Элизабет посмотрела на зеленый ковер с коричневой полосой вытоптанного ворса, а потом ее взгляд перешел на ботинки Джозефа, старательно намазанные плохим гуталином – не черным, а разноцветным: с зелеными, синими и лиловыми разводами. На миг сознание сосредоточилось на ботинках и немного успокоилось. «Должно быть, гуталин старый, да еще и закрыт был неплотно, – подумала Элизабет. – От этого всегда появляются разводы. То же самое случается с черными чернилами, если держать бутылку открытой. Наверное, он об этом не знает, а я не скажу. Если скажу, то больше никогда не смогу хранить секреты». Она спросила себя, почему он стоит так неподвижно.
– Можно поехать к реке, – предложил Джозеф. – Река чудесная, но приближаться к воде очень опасно. Камни скользкие. Поэтому пешком туда идти нельзя. А вот съездить ничто не мешает.
Хотелось рассказать ей, как будут шуршать по сухим листьям колеса, как иногда от соприкосновения железа и камня будут вспыхивать длинные синие искры, похожие на змеиные языки. Хотелось объяснить, какое низкое этим вечером небо – можно достать рукой. Но произнести такие слова он не мог.

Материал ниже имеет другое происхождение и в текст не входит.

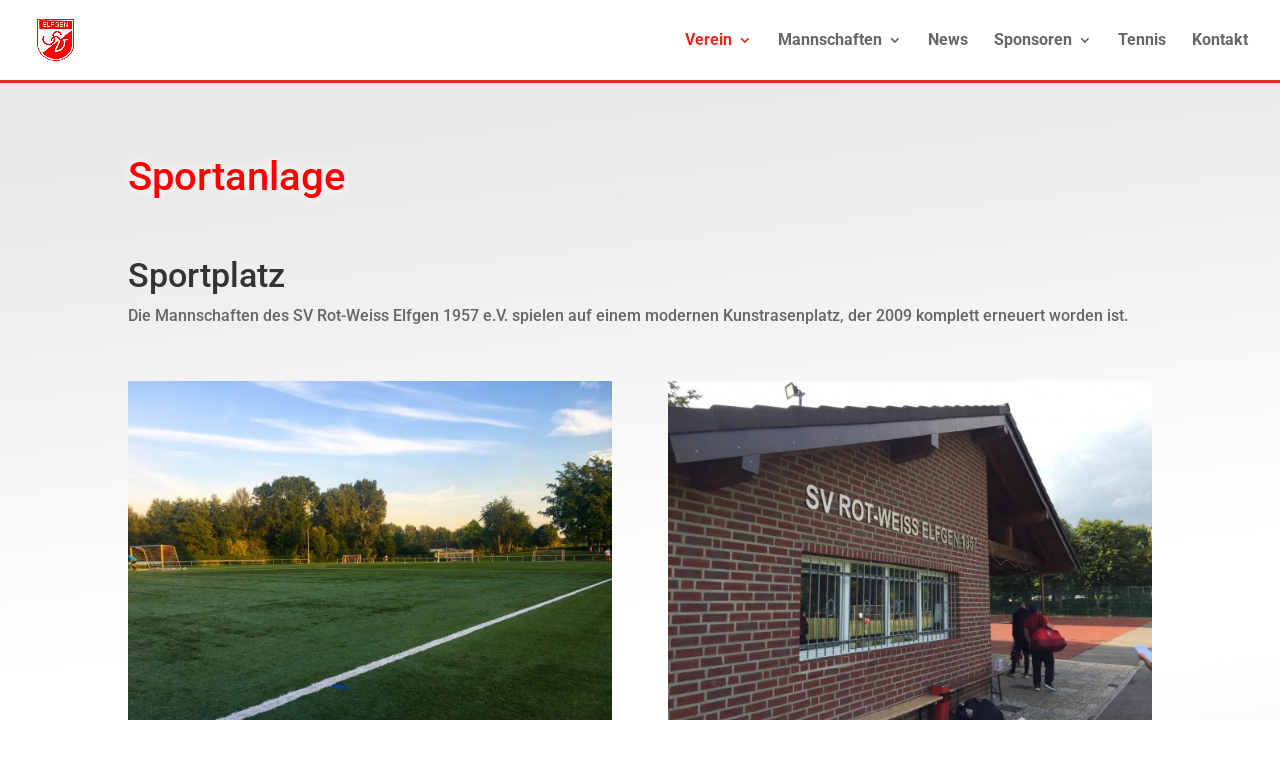

--- FILE ---
content_type: text/javascript; charset=utf-8
request_url: https://svelfgen.de/wp-content/plugins/divi-upload-icons-awb/assets/js/diui-awb-public.js?ver=1.2.8
body_size: 2097
content:
(function( $ ) {

  var moduleList = [
    '.et_overlay',
    '.et_pb_button.et_pb_custom_button_icon',
    '.single_add_to_cart_button',
    '.et_pb_more_button',
    '.et_pb_extra_overlay',
    '.et-pb-icon',
    '.dsm_icon_list_icon',
    '.et_pb_shop',
    '.dipl_breadcrumb li[data-icon]',
    '.et_pb_dmb_breadcrumbs li[data-icon]',
    '.et_pb_dmb_breadcrumbs a[data-icon]',
    '.dwd-slider-fullscreen button.slick-arrow',
  ],

  iconListToggles = [
		'.et-core-control-toggle',
		'.et-fb-form__toggle[data-name="button"]',
		'.et-fb-form__toggle[data-name="button_one"]',
		'.et-fb-form__toggle[data-name="button_two"]',
		'.et-fb-form__toggle[data-name="image"]',
    '.et-fb-form__toggle[data-name="overlay"]',
    '.et-fb-form__toggle[data-name="image_settings"]', // Divi Carousel by DiviGear
    '.et-fb-form__toggle[data-name="separator_settings"]' // DP Breadcrumbs
  ],
  
  clickTriggers = [
	  '.dsm-popup-trigger' // Divi Supreme Pro Popups
  ],
  
  iconFilters =
  '<div class="icon_filter_diui_awb icon_filter_diui_awb--closed">' +
  '<span class="icon_filter_diui_awb__btn icon_filter_diui_awb--visible">Filter Icons</span>' +
  '<div class="icon_filter_diui_awb__controls icon_filter_diui_awb--hidden">' +
  '<span class="icon_filter_diui_awb__control_option icon_filter_diui_awb__control_option--inactive icon_filter_diui_awb__control_action icon_filter_diui_awb__all">All</span>' +
  '<span class="icon_filter_diui_awb__control_option icon_filter_diui_awb__control_option--inactive icon_filter_diui_awb__control_action icon_filter_diui_awb__close">Close</span>' +
  '</div>' +
  '</div>',
  
  targetClasses        = moduleList.join(),
  iconFontList         = '.et-fb-font-icon-list',
  builderFrameSelector = '#et-fb-app-frame',
  iconListToggles      = iconListToggles.join();
  clickTriggers        = clickTriggers.join();

  if( et_fb_check() ) {

    $( window ).on('et_fb_init_app_after', function(e){
      $( targetClasses ).addClass('hide_icon');
    });

    $( window ).on('et_fb_root_did_mount', function(e){
      process_icons_diui_awb();
    });

    $( window ).on('pageshow et_fb_section_content_change et_fb_root_did_mount et_fb_init_app_after', function(e){
      $( targetClasses ).addClass('hide_icon');
      setTimeout(function(){
        process_icons_diui_awb();
      }, 50);
    });

  } else {
    setTimeout(function(){
      $( targetClasses ).addClass('hide_icon');
      process_icons_diui_awb();
    }, 100);
  }

  // Other click triggers.
  $(document).on('click', clickTriggers,function(){
    $( targetClasses ).addClass('hide_icon');
     setTimeout(function(){
       process_icons_diui_awb();
     }, 50);
 });

  $(function(){
    $( targetClasses ).addClass('hide_icon');
    process_icons_diui_awb();  
  });

  $(document).on('click', iconListToggles, function(e) {	
		setTimeout(function(){
      process_fb_icon_list_diui_awb();
      add_filters_diui_awb();
		}, 100);
	});
  
  function et_fb_check() {
    if( 
      $( '#et-fb-app' ) || $( '#et-theme-builder' )
    ) {
        return true;
    }
    return false;
  }
  
  function process_icons_diui_awb() {

    var module,
    targetElement,
    iconData,
    moduleIcon;

    moduleIcon = $( targetClasses );

    for( i = 0; i < moduleIcon.length; i++ ) {
      
      module = moduleIcon[i];
      
      targetElement = $( module );
      
      // If the module isn't found, skip this iteration.
      if( ! targetElement.length ) {
        continue;
      }
      
      if ( undefined !== targetElement.data('icon') ) {
        iconData = targetElement.attr( 'data-icon');
        iconData = iconData.split("~|");

        if( iconData.length >= 3 ) {
          targetElement.attr('data-icon', iconData[3]);
        }
      } else {

        // Shop module icon is empty if default icon is left.
				if( targetElement.hasClass('et_pb_shop') ) {continue;}
  
        iconData = targetElement.html();
        iconData = iconData.split("~|");
        
        if( iconData.length >= 3 ) {
          targetElement.html( iconData[3] );
        }
      }
  
      if( iconData[1] ) {
  
        targetElement.removeClass(function(index,classes){
          var matches = classes.match(/(\bdiui_awb_icon--\S+)/g);
          return (matches) ? matches.join(' ') : '';
        });
  
        targetElement.attr('data-family', iconData[1]);

        targetElement.addClass('diui_awb_icon--' + iconData[1]);
      }
  
      if( targetElement.is('[data-family]') ) {
        var this_fam = targetElement.attr('data-family');
        if( ! targetElement.hasClass('diui_awb_icon--' + this_fam ) ) {
          targetElement.addClass('diui_awb_icon--' + this_fam);
        }
      }
    }

    $( targetClasses ).removeClass('hide_icon');
  }
  
  function process_fb_icon_list_diui_awb() {

    var iconListUL = $( iconFontList ),
    iconListChildren = iconListUL.children(),
    iconData,
    iconSetName,
    iconSetList = [];

    for( var i = 0; i < iconListChildren.length; i++ ) {
      var iconItem = iconListChildren[i];
  
      if( $(iconItem).not('.diui_awb_icon') || $(iconItem).hasClass('active') ) {
  
        iconData = $(iconItem).data('icon') + '';
        iconData = iconData.split("~|");
  
        if( iconData.length > 1 ) {
  
          iconSetName = iconData[1];
  
          $(iconItem).attr({
            "data-icon"   : iconData[3],
            "data-family" : iconData[1],
            "data-name"   : iconData[2],
            "title"       : iconData[2]
          });
  
          $(iconItem).addClass( 'diui_awb_icon diui_awb_icon--' + iconData[1] );
        } else {
          iconSetName = 'elegant-themes';
          $(iconItem).attr( "data-family", iconSetName );
        }
      }
      
      var iconSetFound = $.inArray( iconSetName, iconSetList );
      if (iconSetFound < 0) {
        iconSetList.push( iconSetName );
      }
    }
  
    // Add available icons to ul element for the filter to use.
    var iconSetListString = iconSetList.join(',');
    $( iconListUL ).attr( "data-icon-sets", iconSetListString );
  }
  
  function add_filters_diui_awb(){
    if( ! $('.et-fb-option--select-icon') ) {return;}
  
    var etFBIconContainer = '.et-fb-form__toggle-opened .et-fb-option--select-icon .et-fb-option-container';
  
    if ( ! $('.icon_filter_diui_awb').parents( etFBIconContainer ).length == 1 ) {
      $( etFBIconContainer ).append( iconFilters );
  
      var availableIconSets = $(iconFontList).attr('data-icon-sets');

      if( typeof availableIconSets !== "undefined" && availableIconSets.length ) {
        availableIconSets = availableIconSets.split(',');
        $.each( availableIconSets, function(){
          $('.icon_filter_diui_awb__controls').prepend('<span class="icon_filter_diui_awb__control_option icon_filter_diui_awb__control_option--inactive icon_filter_diui_awb__control_family" data-value="' + this + '">' + this + '</span>');
        });
      }
    }
  }
})( jQuery );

– Было бы хорошо, если бы вы поехали, – проговорил Джозеф. А потом сделал короткий шаг вперед и разрушил хрупкий покой ее сознания.
Элизабет неожиданно повеселела. Она робко положила ладонь на его рукав, а потом осторожно похлопала по толстой ткани.
– Поеду, – ответила она, услышав, что говорит слишком громко. – Наверное, прогулка пойдет на пользу. Преподавание утомляет, так что надо подышать свежим воздухом.
Напевая про себя, она побежала наверх за пальто, а на лестничной площадке дважды коснулась пальцем носка ботинка, как делают девочки в танце вокруг майского дерева. «Компрометирую себя, – подумала она без сожаления. – Люди увидят, как едем вечером вдвоем, и это будет означать, что мы помолвлены».